Önce Enis Uğurel adlı okurumun mektubunu okuyalım mı?.
***
Hıncal Bey merhabalar, Hıncal Bey, Ben 23 senedir yurt dışında
yaşıyorum. Bu hafta Türkiye'ye geldim, gelmişken ilk defa bu
mevsimde 2-3 günlüğüne annemin babamın İstanbul'u terk edip tüm
sene boyunca yaşadıkları Avşa adasında gittim. Burası ülkemizin
güzel beldelerinden biridir.
Bilirsiniz turistik bölgelerde 15 Mayıs - 15 Ekim tarihleri
arasında inşaat yasağı uygulaması vardır. Şu anda Avşa'da belediye
tarafından alt yapı çalışmaları sürdürülüyor.
Alışveriş yapmak üzere markete gittim.
Aman Allahım!.. Bir de ne göreyim..
Sokaklar kazılmış ama insanlar mecburen geçecekler. Çünkü bu
sokakta adanın kış aylarında çalışan tek Migros'u ve birkaç dükkanı
var.
Size resmini yolluyorum.. İnsanların geçerken düşmemesi, sakat
kalmaması için yapılması gereken ne bir korkuluk, ne geçici köprü
anlamında hiçbir şey yok. Ben, yurtdışında inşaat firmasında
çalışıyorum. Orada bu şekilde çalışmayı aklınızın ucundan bile
geçiremezsiniz.
Hele yaptığınız kazı insanların geçeceği sokakta ise. Orada şantiye
sınırlarının içinde bile bir yerleri kazdığımız zaman korkuluk
yapmak zorundayız.
Burada daha da dehşet verici olan, işi yaptıranın belediye
olması..
..ve Belediye, bu nok- tadan sadece 100 metre mesafede..

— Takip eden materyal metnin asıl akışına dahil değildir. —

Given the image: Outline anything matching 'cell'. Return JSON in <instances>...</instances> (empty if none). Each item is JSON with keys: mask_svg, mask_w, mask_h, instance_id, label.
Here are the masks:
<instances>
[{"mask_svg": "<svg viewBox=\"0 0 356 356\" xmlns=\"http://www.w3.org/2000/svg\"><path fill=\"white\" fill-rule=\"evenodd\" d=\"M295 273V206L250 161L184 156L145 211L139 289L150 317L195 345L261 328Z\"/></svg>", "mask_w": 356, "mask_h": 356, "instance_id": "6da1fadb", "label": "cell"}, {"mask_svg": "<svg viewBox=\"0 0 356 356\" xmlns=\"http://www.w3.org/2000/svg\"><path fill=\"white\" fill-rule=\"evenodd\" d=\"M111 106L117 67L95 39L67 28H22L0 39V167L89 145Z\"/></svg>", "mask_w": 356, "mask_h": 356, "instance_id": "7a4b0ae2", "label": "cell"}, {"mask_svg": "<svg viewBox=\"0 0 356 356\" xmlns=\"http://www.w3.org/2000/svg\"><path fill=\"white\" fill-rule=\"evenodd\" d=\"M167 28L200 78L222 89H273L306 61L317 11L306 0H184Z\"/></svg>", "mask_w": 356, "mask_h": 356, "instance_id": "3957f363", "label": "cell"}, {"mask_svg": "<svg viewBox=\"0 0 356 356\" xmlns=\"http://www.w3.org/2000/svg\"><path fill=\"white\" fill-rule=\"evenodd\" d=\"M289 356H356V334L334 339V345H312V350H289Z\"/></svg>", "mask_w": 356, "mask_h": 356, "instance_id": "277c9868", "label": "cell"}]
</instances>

Dilerim bu konudaki düşüncelerinizi resimleriyle birlikte köşenizde
yayınlarsınız.
***
Yayınlamam mı Enis?. Ben yıllardan beri bu ülkede insan canına
zerre değer verilmediğini anlatır dururum. Kimsenin de umurunda
olmaz..
Böylesi ihmallerle kaç can kaybettik..
Açık unutulan inşaat çukurlarına kaç çocuk düştü, yaralandı?.
İçinde biriken sularda kaç çocuk öldü?.
Çocuğu geç.. Yolu kazdı Belediyeler.. Ama tek işaret koymadıkları
için içine otomobil düştü bu ülkede..
Ne oldu?.
Hangi sorumlu hakkında dava açıldı?. Hangi gazete olayı takip
etti?.
Hangi köşe yazarı konuyu ele aldı?.
Böyle gelmiş, böyle gidiyor bu ülkede Enis!.
Nedir böyle gelen?.
Bir defa davalar insanı bezdirecek kadar uzun sürüyor.. Yıllarca..
Sonunda diyelim tazminat davasını kazandın..
O Allahın belası madde var ya hani "Tazminat alanı zengin etmez"
diye..
Onun yüzünden alacağın üç otuz para..
Kimse uğraşmıyor tabii..
İnsan canı bedava bu ülkede, aldıran yok.. Ne Yasama, ne Yürütme,
ne Yargı, ne de en palavrası biz, medya, yani Dördüncü Güç!.
Bu Avşa sokağı senin geldiğin ülkelerde olsa, kaç kişi kendini
bilerek ve çok usturuplu o çukura atar, sonra da "Psikolojim
bozuldu" diye dava açıp, milyoner olurdu. O ülkelerde dava bile
açılmaz, sorumlu bir de mahkeme masraflarını ödememek için, kendi
gelir seni tatmin edecek tazminatı oracıkta öderdi.